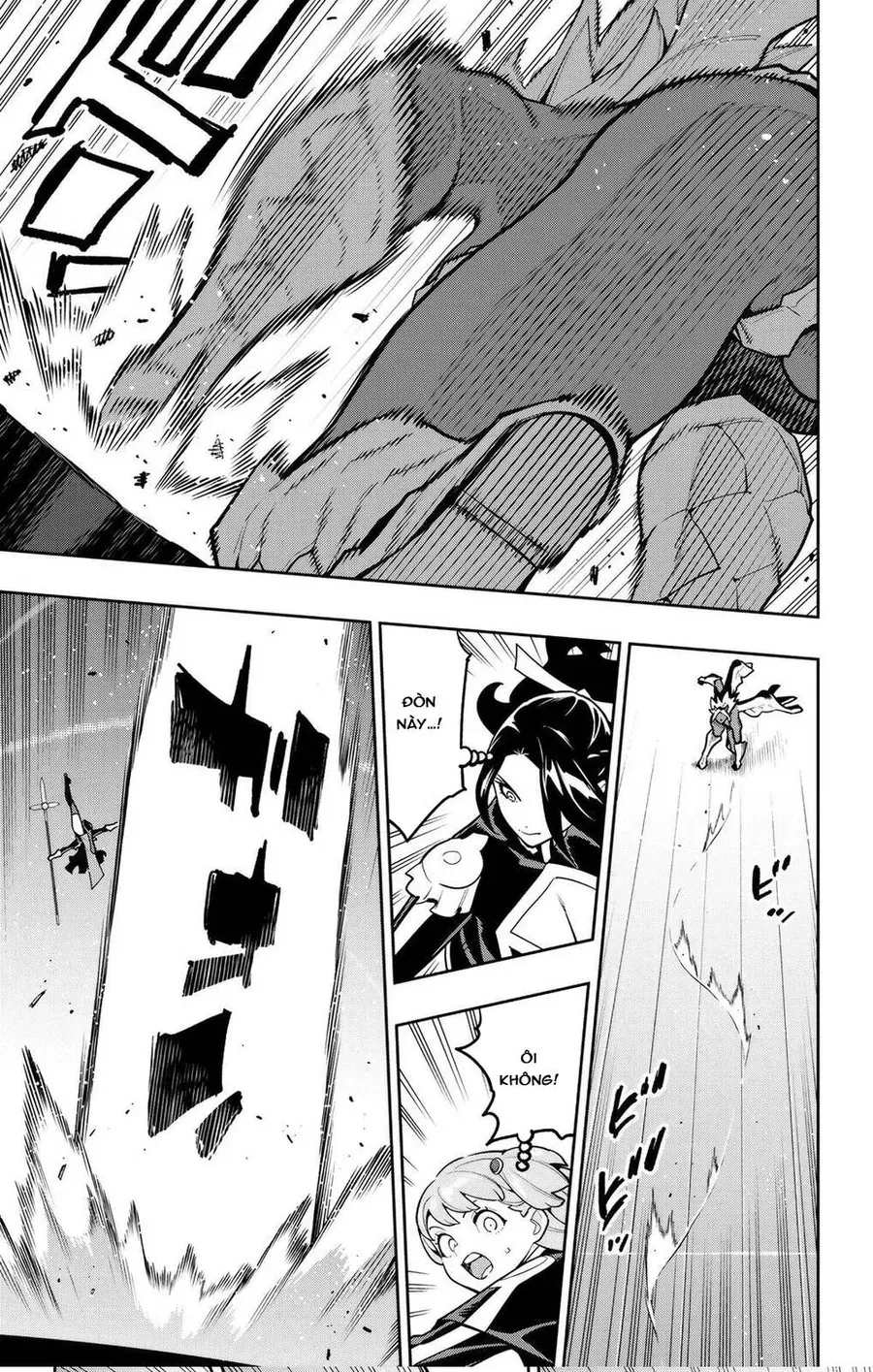 Mato Seihei No Slave Chap 176 - Next Chap 177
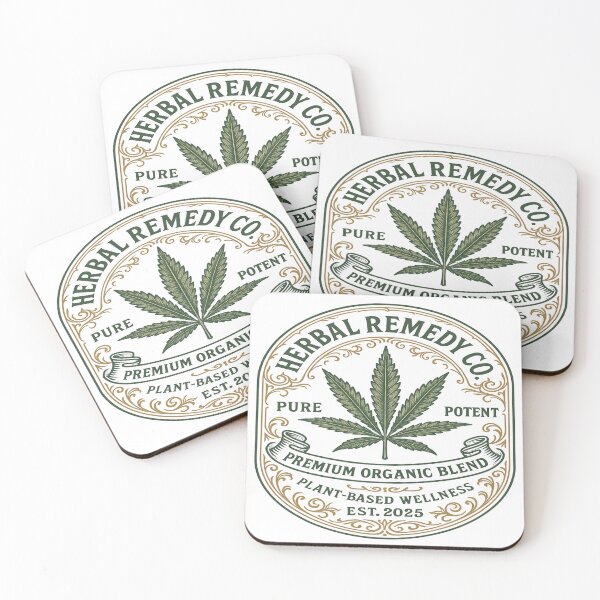 Item preview, Herbal Remedy Co. — Premium Organic Plant-Based Wellness designed and sold by jimbo7664.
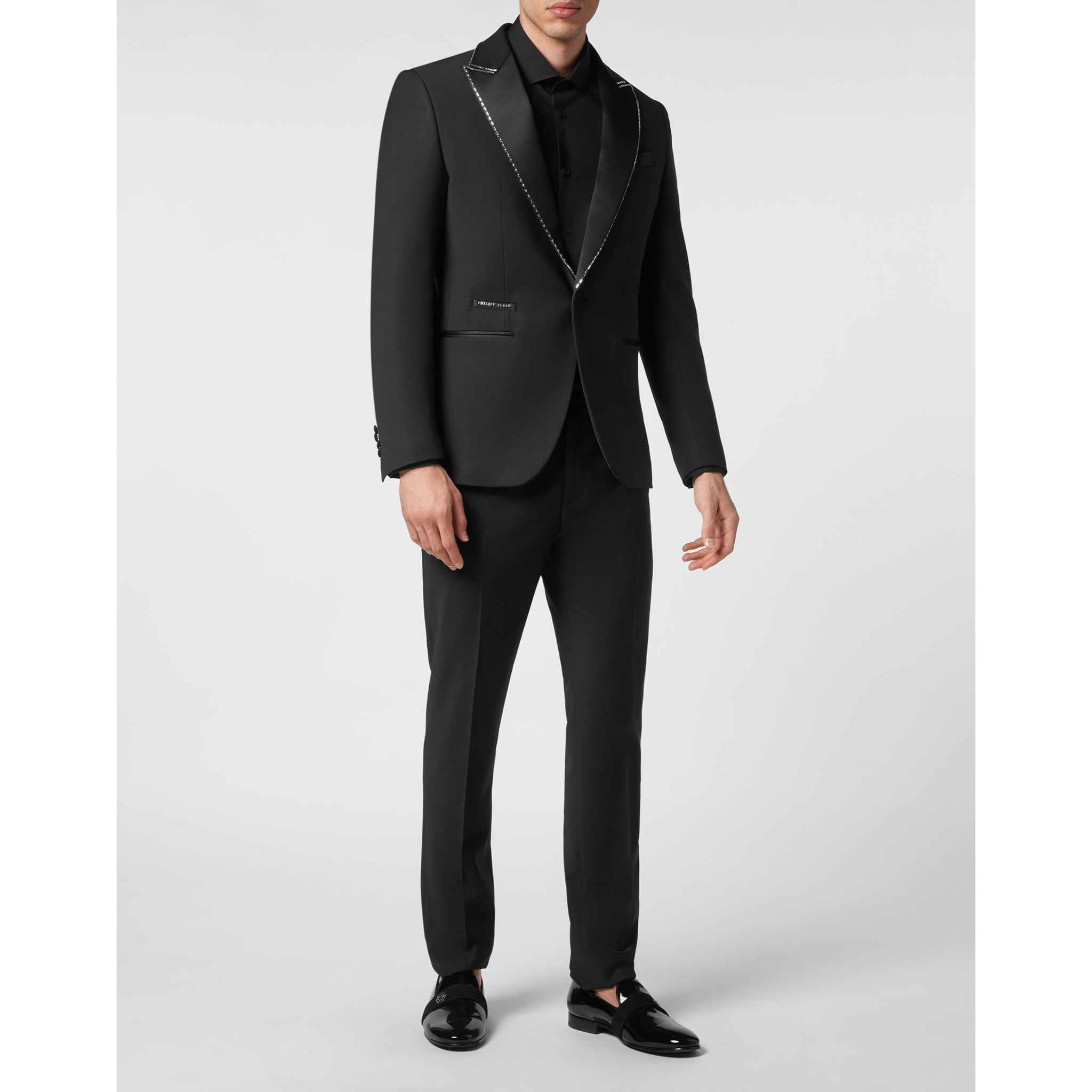 PHILIPP PLEIN Blazer de un botón Slim Fit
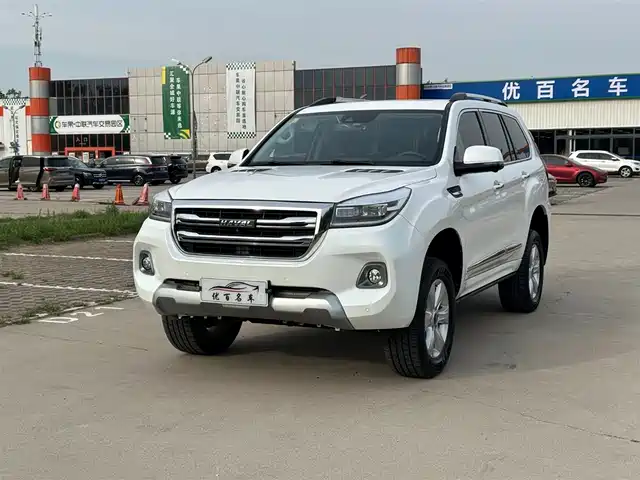 Harvard Haval H9 Haval H9 2020 2.0t Gasoline Four-Wheel Drive Exclusive Model 5 Seats — фото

WHAT TO WORK ON
Return the data word for word without its pictures.

FINAL ANSWER
 Mato Seihei No Slave Chap 176 - Next Chap 177
 Item preview, Herbal Remedy Co. — Premium Organic Plant-Based Wellness designed and sold by jimbo7664.
 PHILIPP PLEIN Blazer de un botón Slim Fit
 Harvard Haval H9 Haval H9 2020 2.0t Gasoline Four-Wheel Drive Exclusive Model 5 Seats — фото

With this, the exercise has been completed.